+++ RECORD EXCERPTS

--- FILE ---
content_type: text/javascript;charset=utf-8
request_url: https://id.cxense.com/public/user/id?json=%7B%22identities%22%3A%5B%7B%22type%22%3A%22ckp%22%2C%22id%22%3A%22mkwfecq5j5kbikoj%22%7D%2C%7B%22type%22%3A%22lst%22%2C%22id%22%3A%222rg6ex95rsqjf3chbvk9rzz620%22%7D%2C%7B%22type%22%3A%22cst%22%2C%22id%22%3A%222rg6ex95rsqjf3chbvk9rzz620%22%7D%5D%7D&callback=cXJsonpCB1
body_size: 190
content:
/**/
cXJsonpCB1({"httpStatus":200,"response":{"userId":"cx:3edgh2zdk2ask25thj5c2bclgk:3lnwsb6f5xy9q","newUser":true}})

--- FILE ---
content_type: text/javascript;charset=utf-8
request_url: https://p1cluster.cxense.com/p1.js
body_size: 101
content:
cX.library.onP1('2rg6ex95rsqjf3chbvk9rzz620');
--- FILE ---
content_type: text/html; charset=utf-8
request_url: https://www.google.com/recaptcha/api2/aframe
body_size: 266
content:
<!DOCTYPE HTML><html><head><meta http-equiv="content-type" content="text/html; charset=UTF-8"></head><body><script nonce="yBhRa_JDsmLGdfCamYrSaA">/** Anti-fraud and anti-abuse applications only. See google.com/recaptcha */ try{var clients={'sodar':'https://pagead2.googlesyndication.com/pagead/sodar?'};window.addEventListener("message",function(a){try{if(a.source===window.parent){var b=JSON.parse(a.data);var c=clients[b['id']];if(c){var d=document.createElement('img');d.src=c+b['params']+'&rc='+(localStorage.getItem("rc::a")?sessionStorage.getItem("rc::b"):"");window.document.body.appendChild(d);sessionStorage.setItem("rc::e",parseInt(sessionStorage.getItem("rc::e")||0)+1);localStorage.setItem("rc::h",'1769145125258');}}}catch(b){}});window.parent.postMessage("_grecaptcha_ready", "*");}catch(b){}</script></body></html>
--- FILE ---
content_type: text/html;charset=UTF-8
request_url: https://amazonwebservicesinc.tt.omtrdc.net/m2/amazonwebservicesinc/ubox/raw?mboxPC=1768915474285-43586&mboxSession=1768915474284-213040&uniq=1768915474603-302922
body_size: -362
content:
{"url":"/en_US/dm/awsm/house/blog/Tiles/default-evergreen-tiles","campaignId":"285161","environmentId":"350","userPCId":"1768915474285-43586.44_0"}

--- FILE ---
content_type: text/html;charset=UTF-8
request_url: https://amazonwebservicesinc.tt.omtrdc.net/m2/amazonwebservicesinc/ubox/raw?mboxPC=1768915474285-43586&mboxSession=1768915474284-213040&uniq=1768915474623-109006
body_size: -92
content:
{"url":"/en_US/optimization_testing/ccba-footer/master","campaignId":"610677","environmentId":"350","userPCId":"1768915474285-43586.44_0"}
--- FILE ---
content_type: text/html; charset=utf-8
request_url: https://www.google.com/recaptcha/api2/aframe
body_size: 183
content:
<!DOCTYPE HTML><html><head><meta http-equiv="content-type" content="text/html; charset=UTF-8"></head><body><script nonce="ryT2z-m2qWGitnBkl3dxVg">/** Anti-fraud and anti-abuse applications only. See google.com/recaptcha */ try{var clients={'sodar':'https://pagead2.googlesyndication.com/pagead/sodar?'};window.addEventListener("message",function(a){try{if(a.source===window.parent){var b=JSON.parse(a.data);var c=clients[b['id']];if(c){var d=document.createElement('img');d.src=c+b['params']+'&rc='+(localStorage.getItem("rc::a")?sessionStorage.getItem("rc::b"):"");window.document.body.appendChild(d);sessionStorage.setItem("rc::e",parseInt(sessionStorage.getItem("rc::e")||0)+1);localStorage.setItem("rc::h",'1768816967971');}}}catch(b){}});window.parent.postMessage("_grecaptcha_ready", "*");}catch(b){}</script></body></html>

++++++

**WHAT TO PRODUCE**. Filter the entries above down to the lines that contain the word "cxense".

**RESPONSE AREA**.
request_url: https://id.cxense.com/public/user/id?json=%7B%22identities%22%3A%5B%7B%22type%22%3A%22ckp%22%2C%22id%22%3A%22mkwfecq5j5kbikoj%22%7D%2C%7B%22type%22%3A%22lst%22%2C%22id%22%3A%222rg6ex95rsqjf3chbvk9rzz620%22%7D%2C%7B%22type%22%3A%22cst%22%2C%22id%22%3A%222rg6ex95rsqjf3chbvk9rzz620%22%7D%5D%7D&callback=cXJsonpCB1
request_url: https://p1cluster.cxense.com/p1.js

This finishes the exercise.